▸ **Aim of the task**: Repeat, word for word, the part of the rows below that opens with the line containing "From this image" and closes with the line containing "1326 millimetres".

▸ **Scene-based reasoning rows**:
════════
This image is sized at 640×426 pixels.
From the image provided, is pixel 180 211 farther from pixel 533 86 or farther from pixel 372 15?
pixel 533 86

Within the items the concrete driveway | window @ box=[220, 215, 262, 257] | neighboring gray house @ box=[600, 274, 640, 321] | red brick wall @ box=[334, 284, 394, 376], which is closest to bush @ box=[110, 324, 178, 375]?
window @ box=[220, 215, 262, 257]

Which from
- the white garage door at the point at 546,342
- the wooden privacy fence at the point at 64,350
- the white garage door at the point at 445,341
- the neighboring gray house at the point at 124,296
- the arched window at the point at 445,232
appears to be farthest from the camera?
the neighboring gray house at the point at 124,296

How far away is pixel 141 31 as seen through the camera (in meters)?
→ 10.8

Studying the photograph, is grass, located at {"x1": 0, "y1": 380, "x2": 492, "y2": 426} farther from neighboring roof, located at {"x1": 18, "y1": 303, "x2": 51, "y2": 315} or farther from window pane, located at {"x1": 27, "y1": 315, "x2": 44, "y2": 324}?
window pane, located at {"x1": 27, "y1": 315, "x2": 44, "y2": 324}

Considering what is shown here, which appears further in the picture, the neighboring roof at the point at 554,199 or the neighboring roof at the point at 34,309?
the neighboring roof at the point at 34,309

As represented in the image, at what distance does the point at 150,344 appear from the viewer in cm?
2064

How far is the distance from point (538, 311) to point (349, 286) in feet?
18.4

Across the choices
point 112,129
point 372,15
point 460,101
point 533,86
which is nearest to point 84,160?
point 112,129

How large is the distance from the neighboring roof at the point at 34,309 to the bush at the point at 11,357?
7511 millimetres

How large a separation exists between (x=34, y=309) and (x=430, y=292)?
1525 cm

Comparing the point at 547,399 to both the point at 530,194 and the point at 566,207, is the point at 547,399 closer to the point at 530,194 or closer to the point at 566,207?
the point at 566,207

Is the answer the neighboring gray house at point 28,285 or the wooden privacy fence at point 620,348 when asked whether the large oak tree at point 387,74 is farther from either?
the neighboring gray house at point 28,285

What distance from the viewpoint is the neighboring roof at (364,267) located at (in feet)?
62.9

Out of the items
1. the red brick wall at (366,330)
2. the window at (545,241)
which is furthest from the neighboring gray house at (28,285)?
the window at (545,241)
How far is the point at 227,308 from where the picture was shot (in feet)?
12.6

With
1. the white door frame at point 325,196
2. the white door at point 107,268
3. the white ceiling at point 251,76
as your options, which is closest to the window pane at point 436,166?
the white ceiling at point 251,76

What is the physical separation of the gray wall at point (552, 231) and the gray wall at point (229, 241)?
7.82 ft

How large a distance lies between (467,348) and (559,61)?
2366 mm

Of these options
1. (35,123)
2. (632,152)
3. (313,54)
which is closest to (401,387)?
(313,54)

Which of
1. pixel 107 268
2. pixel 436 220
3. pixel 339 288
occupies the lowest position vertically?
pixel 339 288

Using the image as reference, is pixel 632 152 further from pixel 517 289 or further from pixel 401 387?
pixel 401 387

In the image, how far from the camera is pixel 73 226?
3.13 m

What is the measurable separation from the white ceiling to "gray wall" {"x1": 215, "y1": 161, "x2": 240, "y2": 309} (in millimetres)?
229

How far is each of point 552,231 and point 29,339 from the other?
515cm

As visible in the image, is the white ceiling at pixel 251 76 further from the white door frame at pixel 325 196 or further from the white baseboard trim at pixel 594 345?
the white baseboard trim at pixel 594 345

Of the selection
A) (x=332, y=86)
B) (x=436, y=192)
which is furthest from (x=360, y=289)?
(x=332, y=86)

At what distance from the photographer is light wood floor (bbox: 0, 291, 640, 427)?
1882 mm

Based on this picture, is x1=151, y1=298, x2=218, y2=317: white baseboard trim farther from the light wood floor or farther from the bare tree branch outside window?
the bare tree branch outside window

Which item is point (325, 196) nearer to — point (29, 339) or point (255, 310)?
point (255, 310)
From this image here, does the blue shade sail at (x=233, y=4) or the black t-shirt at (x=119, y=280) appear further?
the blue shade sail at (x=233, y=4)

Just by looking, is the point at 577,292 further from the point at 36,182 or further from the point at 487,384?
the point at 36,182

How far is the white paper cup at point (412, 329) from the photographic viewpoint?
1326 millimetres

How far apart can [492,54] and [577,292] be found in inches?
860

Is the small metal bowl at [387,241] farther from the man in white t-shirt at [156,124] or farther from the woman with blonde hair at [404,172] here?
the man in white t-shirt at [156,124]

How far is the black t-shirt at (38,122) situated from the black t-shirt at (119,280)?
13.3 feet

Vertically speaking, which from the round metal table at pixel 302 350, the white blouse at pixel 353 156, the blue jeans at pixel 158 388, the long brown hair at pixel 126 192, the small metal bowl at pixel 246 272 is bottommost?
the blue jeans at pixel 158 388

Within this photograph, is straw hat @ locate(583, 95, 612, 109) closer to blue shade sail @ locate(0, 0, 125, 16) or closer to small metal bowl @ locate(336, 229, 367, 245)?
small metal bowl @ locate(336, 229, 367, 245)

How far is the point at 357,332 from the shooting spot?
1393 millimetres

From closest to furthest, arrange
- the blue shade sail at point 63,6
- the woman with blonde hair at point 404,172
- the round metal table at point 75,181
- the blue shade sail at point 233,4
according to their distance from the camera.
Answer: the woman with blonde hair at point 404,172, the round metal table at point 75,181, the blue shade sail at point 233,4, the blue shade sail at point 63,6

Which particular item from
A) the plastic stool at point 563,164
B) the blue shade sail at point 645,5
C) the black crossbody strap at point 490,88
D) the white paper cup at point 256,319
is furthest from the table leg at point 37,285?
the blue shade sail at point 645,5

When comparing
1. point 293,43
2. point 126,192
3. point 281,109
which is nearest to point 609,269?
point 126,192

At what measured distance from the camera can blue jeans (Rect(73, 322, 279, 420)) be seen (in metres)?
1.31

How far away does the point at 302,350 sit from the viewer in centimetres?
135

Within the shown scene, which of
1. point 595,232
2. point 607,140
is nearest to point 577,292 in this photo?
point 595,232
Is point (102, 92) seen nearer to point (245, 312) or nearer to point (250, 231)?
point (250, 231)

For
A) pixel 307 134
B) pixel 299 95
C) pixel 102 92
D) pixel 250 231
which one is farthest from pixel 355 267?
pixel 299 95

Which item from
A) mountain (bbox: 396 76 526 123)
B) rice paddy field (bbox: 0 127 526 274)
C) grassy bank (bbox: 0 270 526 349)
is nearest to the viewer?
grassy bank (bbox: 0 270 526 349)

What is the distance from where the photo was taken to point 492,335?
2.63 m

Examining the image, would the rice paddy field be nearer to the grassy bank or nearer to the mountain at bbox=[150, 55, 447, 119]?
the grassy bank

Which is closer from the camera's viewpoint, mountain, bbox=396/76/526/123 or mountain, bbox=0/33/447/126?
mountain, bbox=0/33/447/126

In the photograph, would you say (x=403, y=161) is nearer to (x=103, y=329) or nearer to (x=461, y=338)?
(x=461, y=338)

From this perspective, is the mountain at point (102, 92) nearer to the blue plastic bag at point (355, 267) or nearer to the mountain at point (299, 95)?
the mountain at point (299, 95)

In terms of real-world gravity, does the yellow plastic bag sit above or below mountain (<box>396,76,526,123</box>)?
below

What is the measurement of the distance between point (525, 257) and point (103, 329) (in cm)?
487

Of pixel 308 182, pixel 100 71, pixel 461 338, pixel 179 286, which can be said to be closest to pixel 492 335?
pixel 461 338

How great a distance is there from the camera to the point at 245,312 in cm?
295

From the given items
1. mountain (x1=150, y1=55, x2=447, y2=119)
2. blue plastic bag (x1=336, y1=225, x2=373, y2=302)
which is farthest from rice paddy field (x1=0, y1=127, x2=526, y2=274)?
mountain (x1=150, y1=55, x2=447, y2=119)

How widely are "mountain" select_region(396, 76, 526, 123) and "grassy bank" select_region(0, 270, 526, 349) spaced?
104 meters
════════
▸ **Solution to this problem**:
From this image here, does the blue shade sail at (x=233, y=4) or the black t-shirt at (x=119, y=280) appear further?
the blue shade sail at (x=233, y=4)

Just by looking, is the point at 577,292 further from the point at 36,182 or further from the point at 487,384?
the point at 36,182

How far is the white paper cup at point (412, 329) from the photographic viewpoint?
1326 millimetres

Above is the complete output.